### THE REQUEST
Count the lines in the records below that contain the string "instances", treating uppercase and lowercase as different, and give only that number.

### DATA FOR THE TASK
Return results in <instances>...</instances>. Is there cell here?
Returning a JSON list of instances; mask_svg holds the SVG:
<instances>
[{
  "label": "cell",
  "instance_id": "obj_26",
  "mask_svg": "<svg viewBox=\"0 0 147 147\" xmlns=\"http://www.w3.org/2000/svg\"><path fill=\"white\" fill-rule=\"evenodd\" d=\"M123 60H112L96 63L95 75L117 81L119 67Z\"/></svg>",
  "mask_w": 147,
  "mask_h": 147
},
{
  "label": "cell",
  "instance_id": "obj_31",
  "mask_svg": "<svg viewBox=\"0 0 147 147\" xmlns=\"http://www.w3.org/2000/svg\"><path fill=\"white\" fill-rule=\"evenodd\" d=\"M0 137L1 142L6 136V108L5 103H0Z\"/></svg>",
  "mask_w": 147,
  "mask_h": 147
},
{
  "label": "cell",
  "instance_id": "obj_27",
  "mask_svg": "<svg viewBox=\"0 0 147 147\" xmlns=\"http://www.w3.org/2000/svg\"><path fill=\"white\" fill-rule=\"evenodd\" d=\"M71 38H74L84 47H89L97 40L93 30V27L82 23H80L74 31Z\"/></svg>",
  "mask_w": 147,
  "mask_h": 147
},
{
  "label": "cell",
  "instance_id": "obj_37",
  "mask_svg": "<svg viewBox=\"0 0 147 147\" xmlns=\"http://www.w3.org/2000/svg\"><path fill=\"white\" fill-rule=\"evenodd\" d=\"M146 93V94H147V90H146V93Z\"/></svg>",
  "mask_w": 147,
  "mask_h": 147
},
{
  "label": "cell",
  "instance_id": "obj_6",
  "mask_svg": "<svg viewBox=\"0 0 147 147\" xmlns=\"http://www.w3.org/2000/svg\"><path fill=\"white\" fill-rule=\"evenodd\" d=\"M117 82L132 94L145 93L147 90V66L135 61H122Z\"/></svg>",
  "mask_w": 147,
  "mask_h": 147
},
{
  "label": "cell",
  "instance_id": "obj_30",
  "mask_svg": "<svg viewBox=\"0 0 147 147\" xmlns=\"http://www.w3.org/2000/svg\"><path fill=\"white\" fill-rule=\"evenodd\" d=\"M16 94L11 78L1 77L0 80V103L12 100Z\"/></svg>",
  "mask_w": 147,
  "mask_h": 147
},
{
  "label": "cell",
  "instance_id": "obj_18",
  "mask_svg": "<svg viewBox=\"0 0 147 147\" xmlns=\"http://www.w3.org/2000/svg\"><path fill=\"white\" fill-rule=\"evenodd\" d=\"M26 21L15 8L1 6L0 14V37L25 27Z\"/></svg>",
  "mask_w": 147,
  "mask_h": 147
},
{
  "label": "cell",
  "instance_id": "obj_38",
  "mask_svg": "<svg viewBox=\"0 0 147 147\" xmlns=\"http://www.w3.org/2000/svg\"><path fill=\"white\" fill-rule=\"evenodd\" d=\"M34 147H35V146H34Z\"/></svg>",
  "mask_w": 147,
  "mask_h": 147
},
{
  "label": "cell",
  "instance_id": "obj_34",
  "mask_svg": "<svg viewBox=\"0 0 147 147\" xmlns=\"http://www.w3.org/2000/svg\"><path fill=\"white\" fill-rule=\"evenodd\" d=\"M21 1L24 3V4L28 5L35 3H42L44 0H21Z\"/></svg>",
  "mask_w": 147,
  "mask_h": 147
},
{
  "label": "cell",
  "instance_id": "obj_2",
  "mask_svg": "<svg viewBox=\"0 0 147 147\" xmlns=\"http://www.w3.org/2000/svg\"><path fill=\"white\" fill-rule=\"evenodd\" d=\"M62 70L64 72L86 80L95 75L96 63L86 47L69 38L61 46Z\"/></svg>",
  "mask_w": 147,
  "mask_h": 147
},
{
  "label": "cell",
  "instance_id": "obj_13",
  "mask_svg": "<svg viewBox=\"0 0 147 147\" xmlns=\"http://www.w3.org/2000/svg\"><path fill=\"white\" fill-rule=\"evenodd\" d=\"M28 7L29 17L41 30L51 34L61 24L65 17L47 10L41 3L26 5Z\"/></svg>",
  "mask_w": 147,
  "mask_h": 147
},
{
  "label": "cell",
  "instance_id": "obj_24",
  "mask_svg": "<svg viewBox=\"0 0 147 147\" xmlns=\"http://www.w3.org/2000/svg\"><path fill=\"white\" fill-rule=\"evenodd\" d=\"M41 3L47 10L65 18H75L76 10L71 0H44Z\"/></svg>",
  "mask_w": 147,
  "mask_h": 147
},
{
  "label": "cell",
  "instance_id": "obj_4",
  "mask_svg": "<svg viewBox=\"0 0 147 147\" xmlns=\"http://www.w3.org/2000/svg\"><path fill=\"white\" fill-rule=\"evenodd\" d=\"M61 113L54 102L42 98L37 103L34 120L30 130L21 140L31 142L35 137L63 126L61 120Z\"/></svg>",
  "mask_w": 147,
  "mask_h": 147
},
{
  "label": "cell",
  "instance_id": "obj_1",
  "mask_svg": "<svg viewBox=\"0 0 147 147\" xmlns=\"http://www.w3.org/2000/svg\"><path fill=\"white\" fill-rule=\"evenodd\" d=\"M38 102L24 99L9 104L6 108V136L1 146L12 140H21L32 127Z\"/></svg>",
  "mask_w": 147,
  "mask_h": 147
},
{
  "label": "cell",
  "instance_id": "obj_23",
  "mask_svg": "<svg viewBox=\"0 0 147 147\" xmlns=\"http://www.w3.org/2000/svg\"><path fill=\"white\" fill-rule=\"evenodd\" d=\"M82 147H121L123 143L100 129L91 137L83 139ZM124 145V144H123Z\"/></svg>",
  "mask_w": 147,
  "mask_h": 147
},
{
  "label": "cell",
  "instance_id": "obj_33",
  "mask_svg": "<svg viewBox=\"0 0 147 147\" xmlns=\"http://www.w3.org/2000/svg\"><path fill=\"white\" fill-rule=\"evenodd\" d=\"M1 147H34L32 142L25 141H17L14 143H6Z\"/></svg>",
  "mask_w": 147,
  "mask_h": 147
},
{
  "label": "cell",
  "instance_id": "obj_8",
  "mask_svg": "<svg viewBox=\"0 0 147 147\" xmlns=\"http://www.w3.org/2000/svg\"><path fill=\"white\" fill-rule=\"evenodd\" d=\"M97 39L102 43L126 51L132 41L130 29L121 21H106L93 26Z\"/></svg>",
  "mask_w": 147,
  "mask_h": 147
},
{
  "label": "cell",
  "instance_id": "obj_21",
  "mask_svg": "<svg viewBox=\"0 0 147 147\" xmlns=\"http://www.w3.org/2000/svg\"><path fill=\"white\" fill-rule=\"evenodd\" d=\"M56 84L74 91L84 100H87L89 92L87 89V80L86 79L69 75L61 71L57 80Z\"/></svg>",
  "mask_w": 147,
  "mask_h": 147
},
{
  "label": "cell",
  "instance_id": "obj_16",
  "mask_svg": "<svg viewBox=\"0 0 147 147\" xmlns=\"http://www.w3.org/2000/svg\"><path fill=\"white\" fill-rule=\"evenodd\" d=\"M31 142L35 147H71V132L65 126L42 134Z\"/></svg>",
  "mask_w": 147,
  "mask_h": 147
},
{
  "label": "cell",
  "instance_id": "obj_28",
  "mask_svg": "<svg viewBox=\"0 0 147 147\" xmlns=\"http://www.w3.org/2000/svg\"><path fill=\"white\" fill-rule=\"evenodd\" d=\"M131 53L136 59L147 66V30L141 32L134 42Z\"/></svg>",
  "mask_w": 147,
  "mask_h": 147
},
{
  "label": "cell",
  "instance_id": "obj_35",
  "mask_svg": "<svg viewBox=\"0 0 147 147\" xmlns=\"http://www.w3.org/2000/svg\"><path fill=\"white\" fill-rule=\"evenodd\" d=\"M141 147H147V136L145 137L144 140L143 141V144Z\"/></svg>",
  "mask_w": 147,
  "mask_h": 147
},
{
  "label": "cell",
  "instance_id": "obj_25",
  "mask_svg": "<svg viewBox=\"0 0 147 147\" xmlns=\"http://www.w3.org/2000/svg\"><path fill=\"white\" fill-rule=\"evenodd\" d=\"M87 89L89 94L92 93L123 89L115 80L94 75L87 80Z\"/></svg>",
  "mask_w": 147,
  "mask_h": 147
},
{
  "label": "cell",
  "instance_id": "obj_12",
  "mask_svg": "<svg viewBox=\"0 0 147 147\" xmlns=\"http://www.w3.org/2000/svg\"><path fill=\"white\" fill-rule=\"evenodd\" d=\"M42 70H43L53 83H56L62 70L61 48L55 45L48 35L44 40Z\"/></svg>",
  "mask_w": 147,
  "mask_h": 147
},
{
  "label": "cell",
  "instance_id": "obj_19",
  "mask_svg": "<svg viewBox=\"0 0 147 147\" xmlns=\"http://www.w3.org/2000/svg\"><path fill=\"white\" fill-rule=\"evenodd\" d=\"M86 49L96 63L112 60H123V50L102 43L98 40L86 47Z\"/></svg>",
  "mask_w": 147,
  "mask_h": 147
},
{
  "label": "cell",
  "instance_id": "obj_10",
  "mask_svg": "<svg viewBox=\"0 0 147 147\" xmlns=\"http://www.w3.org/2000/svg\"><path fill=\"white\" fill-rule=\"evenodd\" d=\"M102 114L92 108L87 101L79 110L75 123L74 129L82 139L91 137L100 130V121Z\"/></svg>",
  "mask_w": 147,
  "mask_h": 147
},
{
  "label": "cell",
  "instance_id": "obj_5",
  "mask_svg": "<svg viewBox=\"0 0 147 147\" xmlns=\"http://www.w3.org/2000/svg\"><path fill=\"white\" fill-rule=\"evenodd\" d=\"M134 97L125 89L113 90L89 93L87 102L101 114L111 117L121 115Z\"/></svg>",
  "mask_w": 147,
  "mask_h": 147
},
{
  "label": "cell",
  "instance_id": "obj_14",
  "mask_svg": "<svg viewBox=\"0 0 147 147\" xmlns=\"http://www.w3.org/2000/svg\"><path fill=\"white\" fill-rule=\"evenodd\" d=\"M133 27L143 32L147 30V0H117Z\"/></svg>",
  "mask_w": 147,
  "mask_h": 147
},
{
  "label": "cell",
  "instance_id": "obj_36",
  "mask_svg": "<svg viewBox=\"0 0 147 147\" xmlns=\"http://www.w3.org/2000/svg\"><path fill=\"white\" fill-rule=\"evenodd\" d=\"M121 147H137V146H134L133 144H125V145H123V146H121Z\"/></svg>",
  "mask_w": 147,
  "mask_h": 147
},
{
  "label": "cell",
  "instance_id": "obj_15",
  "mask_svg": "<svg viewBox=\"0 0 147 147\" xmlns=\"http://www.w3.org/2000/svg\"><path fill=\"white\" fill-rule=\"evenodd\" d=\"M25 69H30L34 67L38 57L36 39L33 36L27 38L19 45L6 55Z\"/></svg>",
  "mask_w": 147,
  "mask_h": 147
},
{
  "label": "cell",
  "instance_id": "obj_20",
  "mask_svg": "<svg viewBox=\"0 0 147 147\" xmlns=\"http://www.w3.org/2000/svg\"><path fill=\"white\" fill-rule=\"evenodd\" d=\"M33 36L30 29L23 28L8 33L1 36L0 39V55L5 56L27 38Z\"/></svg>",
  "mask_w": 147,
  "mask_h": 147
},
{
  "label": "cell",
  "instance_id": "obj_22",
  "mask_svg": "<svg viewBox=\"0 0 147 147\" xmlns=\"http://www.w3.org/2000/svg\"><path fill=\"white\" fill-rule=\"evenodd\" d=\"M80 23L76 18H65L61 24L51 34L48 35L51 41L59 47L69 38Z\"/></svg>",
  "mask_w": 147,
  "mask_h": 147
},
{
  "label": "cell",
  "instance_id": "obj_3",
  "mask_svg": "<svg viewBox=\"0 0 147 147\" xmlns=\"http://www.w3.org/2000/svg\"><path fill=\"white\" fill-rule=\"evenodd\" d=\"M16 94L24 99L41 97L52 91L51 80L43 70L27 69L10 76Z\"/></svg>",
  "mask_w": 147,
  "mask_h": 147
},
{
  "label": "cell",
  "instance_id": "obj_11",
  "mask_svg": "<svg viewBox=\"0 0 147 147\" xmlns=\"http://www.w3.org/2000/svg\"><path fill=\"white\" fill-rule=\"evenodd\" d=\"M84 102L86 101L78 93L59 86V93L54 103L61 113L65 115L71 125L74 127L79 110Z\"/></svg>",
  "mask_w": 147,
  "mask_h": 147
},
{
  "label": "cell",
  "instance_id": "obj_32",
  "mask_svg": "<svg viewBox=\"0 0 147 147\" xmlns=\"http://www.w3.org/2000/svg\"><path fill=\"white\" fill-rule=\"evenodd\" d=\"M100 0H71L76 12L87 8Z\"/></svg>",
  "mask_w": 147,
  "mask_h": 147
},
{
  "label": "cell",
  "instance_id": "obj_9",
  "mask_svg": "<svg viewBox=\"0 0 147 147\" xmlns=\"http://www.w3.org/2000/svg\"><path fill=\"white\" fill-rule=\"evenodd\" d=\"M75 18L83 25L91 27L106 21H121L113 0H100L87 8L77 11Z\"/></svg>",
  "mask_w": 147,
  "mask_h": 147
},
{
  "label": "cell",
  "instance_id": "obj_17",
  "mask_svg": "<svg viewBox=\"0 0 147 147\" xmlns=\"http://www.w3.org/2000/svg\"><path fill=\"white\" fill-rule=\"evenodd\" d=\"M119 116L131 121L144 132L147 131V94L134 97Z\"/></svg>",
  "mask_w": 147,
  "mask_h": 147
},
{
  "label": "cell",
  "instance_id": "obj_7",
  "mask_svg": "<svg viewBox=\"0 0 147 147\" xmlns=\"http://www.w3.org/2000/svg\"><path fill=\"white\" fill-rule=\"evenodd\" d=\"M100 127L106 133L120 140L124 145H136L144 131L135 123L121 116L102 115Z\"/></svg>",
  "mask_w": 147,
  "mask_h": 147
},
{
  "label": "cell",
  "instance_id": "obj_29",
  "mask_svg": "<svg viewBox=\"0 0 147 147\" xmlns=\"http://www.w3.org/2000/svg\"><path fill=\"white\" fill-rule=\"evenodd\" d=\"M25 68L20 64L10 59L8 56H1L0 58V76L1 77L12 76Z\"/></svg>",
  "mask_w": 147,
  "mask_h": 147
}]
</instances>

### SOLUTION BELOW
4